Fractional differential equations: alpha-entire solutions, regular and irregular singularities

TL;DR

This paper studies fractional differential equations of order alpha in (0,1), providing growth estimates for solutions, developing a Frobenius-like method for regular singularities, and analyzing solutions near irregular singularities with convergence properties.

Contribution

It introduces a growth estimate for alpha-entire solutions, adapts Frobenius method for fractional systems with regular singularities, and examines the convergence of formal solutions near irregular singularities.

Findings

Alpha-entire solutions have a specific growth order.

A Frobenius-type method is developed for fractional equations.

Formal solutions may converge or diverge depending on the nature of singularity and alpha.

Abstract

We consider fractional differential equations of order $\alpha \in (0,1)$ for functions of one independent variable $t\in (0,\infty)$ with the Riemann-Liouville and Caputo-Dzhrbashyan fractional derivatives.

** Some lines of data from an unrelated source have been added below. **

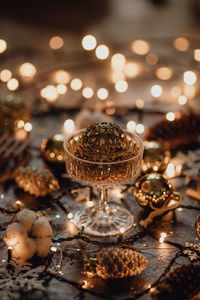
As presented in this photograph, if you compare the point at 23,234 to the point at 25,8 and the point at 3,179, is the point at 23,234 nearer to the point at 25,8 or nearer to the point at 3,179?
the point at 3,179

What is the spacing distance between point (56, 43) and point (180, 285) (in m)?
1.97

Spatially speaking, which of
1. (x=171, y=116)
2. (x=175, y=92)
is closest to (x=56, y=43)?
(x=175, y=92)

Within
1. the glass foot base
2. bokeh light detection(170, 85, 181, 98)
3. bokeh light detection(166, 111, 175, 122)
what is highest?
bokeh light detection(166, 111, 175, 122)

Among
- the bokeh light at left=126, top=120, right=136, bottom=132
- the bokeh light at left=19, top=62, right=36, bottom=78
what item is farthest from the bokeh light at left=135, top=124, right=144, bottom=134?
the bokeh light at left=19, top=62, right=36, bottom=78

A precise estimate for the order of growth of $\alpha$-entire solutions is given. An analog of the Frobenius method for systems with regular singularity is developed. For a model example of an equation with a kind of an irregular singularity, a series for a formal solution is shown to be convergent for $t>0$ (if $\alpha$ is an irrational number poorly approximated by rational ones) but divergent in the distribution sense.